By Gabriela Baczynska
MOSCOW (Reuters) - Syrian opposition leaders will visit Moscow next week in what could be a litmus test for an agreement struck by the United States, Russia and other major powers on a plan for political transition in Syria.
"We will use this coming meeting with yet another Syrian opposition group to continue work to end violence and start Syrian dialogue between the government and all groups of the Syrian opposition as soon as possible," Russian Foreign Minister Sergei Lavrov said on Tuesday.
All parties to Saturday's Geneva agreement hailed the deal as "concrete progress" towards resolving the crisis, but there was no timeline for specific actions and no consensus on the key question of whether President Bashar al-Assad must step down.
The agreement brokered by international envoy Kofi Annan says a transitional governing body "shall be formed on the basis of mutual consent". An earlier draft was watered down after Russia stonewalled, adamant that Assad should not be forced out.
As soon as it was agreed, both sides immediately disagreed about what the deal meant for Assad.
Russian Foreign Minister Sergei Lavrov said it did not imply at all that he should step down, but U.S. Secretary of State Hillary Clinton said "Assad will still have to go". French Foreign Minister Laurent Fabius said Assad was "finished", while China's Foreign Minister Yang Jiechi urged patience.
Assad himself said Syria would not accept anything imposed from outside.

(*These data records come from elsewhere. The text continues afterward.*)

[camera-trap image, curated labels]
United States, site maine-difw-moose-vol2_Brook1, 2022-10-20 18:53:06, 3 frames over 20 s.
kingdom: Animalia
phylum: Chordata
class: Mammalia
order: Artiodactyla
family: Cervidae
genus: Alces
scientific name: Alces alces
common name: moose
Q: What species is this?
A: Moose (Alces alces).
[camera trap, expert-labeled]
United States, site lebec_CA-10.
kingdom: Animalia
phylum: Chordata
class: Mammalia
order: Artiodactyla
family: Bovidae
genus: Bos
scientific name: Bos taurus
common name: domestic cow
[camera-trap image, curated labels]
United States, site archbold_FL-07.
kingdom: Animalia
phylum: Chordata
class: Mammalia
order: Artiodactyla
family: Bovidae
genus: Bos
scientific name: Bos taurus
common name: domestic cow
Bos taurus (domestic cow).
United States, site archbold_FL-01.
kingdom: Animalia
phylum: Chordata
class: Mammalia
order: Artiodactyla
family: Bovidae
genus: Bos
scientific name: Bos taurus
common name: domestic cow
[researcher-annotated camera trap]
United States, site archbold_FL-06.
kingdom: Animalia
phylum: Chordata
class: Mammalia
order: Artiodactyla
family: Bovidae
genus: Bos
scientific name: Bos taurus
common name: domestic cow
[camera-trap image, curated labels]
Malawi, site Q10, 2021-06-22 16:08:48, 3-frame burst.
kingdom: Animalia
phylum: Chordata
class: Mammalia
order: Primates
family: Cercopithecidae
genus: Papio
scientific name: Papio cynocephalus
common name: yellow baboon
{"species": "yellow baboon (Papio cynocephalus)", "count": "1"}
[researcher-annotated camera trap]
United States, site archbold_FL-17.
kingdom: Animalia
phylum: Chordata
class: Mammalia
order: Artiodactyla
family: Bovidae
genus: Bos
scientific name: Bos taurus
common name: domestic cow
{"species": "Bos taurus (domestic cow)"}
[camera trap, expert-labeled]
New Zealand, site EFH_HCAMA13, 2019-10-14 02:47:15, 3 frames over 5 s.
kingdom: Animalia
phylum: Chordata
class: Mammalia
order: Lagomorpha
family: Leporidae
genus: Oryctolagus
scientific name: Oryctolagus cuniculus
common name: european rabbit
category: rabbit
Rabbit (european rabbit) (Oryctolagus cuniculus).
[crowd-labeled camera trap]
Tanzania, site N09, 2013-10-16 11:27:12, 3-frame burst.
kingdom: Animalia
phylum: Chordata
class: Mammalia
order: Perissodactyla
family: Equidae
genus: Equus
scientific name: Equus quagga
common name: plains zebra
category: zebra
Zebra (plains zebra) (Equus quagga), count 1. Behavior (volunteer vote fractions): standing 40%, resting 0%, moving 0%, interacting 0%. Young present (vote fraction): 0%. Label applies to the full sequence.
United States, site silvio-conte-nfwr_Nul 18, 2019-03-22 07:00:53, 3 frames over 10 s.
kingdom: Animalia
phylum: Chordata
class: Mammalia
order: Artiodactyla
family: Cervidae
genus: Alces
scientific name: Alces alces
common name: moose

In an interview with Turkish media, published in full by Syria's state news agency SANA on Tuesday, he stressed the importance of protecting Syria's sovereignty and non-interference in its internal affairs.
"For us, what American officials say has no credibility in general," he said.
"Second, the American position is already hostile to Syria in this crisis. They are part of the problem. They support the terrorists very clearly. That's why we are not very interested in what this or that official says during this crisis."
He added that if elections showed the Syrian people wanted him to step down, he would do so. Assad faces his next election in 2014 but, in a one-party state where elections are widely considered not to be free and fair, he is unlikely to face much of a challenge.
Asked about the deal at a U.N. briefing on Tuesday, Annan's spokesman Ahmad Fawzi said there was agreement in principle on a political transition, which should not be underestimated.
"It's going to be a long, bumpy road. But we believe sincerely that the commitments made in Geneva on Saturday were genuine and if applied as promised - if applied as promised - will have an effect on the dynamics on the ground," he said.
"Don't forget that many forces have joined hands here on Saturday ... Don't underestimate the degree of a shift that happened here on Saturday, especially in the Russian and Chinese positions, to accept the principle of a policy change," he said.
He said the opposition leaders going to Moscow would "throw their weight behind the implementation of this resolution".
Lavrov said different Syrian opposition groups, as well as the participants at the Geneva talks, had been interpreting Russia's position differently.
"Unfortunately, some representatives of the Syrian opposition started saying the Geneva decision was not acceptable to them, while some of the participants of the Geneva meeting distorted the agreements we had come to," he said.
He said Russia's position on the agreement was clear and it did not mean to say more than is written down in the communique.
"Our position is honest, we are not trying to hint at anything more than what is written down in the text," he added.